=== Selection ===

The California Coastal Zone is about 840 miles of coastline and about 287 miles of shoreline around 9 offshore islands. The Coastal Zone extends 3 miles into the ocean. Inland, the Coastal Zone can vary from a few hundred feet up to 5 miles.

The 1976 California Coastal Act mapped the Coastal Zone. The Coastal Act also established a comprehensive coastal protection program. The state Coastal Commission became responsible for coastal resources protection. Some Coastal Zone issues include shoreline public access, visitor accommodations, sensitive habitats, and visual resources. Commercial fisheries and water quality are also some of the issues addressed.

County Coastal Areas

Five coastal areas fall within LA County Planning:

  • Marina del Rey
  • Santa Catalina Island
  • Santa Monica Mountains
  • San Clemente Island
  • Ballona Wetlands Area A

We have certified Local Coastal Programs for Marina del Rey, Santa Catalina Island, and the Santa Monica Mountains.

===

**Problem 1**
For each statement, say whether it agrees with the Coastal Zone text and quote the words that settle it: (a) The Coastal Zone reaches 5 miles out into the ocean. (b) The 1976 California Coastal Act mapped the Coastal Zone. (c) San Clemente Island has a certified Local Coastal Program.
**Problem 2**
Pick up the Coastal Zone text after its final sentence and write a short continuation.
The items have nothing to do with the Coastal Zone text.

=== Dataset ===

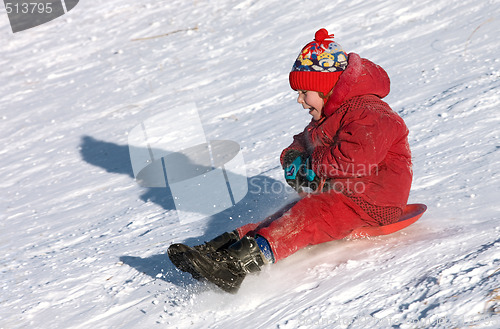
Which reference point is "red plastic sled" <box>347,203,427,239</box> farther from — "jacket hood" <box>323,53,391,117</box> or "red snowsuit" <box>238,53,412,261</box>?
"jacket hood" <box>323,53,391,117</box>

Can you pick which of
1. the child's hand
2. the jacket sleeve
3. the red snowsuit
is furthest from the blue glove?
the jacket sleeve

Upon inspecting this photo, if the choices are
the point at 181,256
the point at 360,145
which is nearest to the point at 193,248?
the point at 181,256

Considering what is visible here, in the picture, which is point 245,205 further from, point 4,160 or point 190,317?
point 4,160

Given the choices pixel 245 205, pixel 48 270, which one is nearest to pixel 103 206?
pixel 48 270

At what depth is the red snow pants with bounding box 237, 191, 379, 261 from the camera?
8.25 feet

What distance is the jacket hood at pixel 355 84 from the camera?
2.57 meters

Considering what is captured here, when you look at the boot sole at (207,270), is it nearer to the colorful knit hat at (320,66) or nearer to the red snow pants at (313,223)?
the red snow pants at (313,223)

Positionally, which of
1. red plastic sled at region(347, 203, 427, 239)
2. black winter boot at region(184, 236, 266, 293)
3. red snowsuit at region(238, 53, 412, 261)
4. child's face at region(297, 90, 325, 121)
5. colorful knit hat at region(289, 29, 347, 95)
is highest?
colorful knit hat at region(289, 29, 347, 95)

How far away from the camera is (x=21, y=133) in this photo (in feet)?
20.2

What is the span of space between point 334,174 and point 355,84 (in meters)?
0.42

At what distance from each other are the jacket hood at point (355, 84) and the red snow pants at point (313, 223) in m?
0.42

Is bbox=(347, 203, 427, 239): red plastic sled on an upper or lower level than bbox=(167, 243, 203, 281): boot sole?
lower

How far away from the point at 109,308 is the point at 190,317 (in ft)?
1.63

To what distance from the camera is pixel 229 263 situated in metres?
2.44
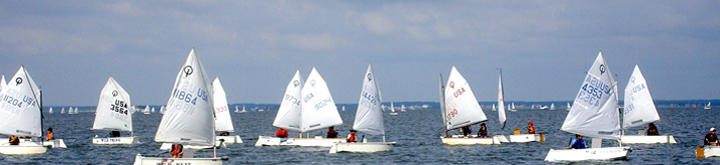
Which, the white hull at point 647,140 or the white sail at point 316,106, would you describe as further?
the white sail at point 316,106

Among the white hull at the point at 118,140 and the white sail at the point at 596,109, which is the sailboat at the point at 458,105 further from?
the white hull at the point at 118,140

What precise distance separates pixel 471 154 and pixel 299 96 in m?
14.8

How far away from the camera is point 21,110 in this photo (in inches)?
1882

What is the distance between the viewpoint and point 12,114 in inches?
1873

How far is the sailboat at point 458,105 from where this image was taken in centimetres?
5350

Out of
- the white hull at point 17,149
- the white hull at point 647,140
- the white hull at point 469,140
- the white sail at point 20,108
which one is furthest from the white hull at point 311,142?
the white hull at point 647,140

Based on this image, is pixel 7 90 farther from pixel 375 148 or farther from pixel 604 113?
pixel 604 113

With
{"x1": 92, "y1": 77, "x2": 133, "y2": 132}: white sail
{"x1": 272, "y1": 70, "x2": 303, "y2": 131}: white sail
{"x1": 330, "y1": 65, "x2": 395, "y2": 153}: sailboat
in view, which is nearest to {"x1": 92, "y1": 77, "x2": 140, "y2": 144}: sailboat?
{"x1": 92, "y1": 77, "x2": 133, "y2": 132}: white sail

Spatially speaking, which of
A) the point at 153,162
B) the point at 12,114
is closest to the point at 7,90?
the point at 12,114

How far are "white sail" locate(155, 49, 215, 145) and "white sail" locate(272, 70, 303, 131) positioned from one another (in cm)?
2142

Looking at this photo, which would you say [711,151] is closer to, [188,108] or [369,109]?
[369,109]

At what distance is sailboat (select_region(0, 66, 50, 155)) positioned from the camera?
155 feet

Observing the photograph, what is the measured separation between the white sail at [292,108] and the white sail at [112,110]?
10.6 meters

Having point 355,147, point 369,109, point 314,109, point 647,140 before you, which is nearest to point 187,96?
point 355,147
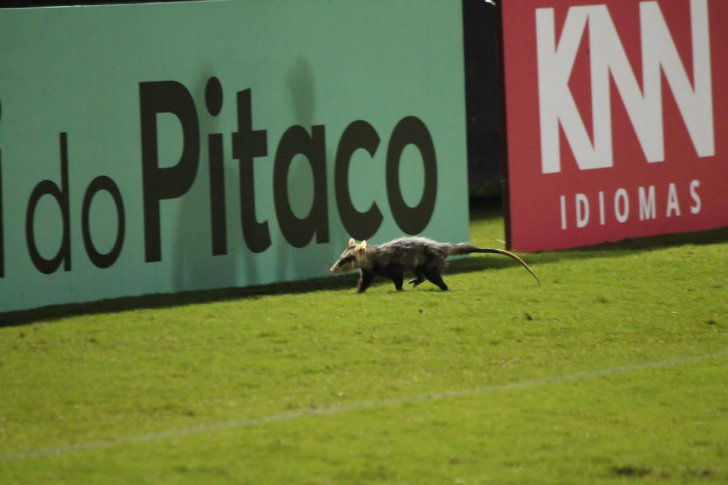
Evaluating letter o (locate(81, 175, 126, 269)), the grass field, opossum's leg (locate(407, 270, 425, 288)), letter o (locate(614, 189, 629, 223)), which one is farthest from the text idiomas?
letter o (locate(614, 189, 629, 223))

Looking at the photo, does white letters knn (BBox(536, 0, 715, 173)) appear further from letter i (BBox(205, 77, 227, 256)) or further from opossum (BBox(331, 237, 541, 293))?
letter i (BBox(205, 77, 227, 256))

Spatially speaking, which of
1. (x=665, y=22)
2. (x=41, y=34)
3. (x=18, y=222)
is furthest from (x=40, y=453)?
(x=665, y=22)

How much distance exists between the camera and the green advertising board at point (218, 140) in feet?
33.7

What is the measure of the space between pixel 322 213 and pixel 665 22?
201 inches

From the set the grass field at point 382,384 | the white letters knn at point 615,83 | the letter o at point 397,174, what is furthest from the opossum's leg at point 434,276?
the white letters knn at point 615,83

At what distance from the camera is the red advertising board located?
12844mm

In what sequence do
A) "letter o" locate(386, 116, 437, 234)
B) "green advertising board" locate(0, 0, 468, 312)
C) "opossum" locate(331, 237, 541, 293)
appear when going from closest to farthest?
"green advertising board" locate(0, 0, 468, 312), "opossum" locate(331, 237, 541, 293), "letter o" locate(386, 116, 437, 234)

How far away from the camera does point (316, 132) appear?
11.5m

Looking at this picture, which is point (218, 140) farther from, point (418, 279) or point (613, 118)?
point (613, 118)

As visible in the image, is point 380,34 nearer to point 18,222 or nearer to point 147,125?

===

**Reply 1**
(a) No: "The Coastal Zone extends 3 miles into the ocean."
(b) Yes: "The 1976 California Coastal Act mapped the Coastal Zone."
(c) No: "We have certified Local Coastal Programs for Marina del Rey, Santa Catalina Island, and the Santa Monica Mountains."

**Reply 2**
San Clemente Island is the southernmost of the California Channel Islands and has been owned and operated by the United States Navy since 1934. Ballona Wetlands Area A is an ecological reserve owned by the State of California and managed by the State Department of Fish and Wildlife.

Local Coastal Program

A Local Coastal Program is the main land use document for coastal area development and natural resource protection. Each LCP has:

  • A Land Use Plan. This designates goals and policies, land use classifications, and type and density of allowable development.
  • A Local Implementation Plan. This identifies specific zoning regulations and procedures for development.

The Coastal Commission certifies LCPs, and then we have authority to issue permits.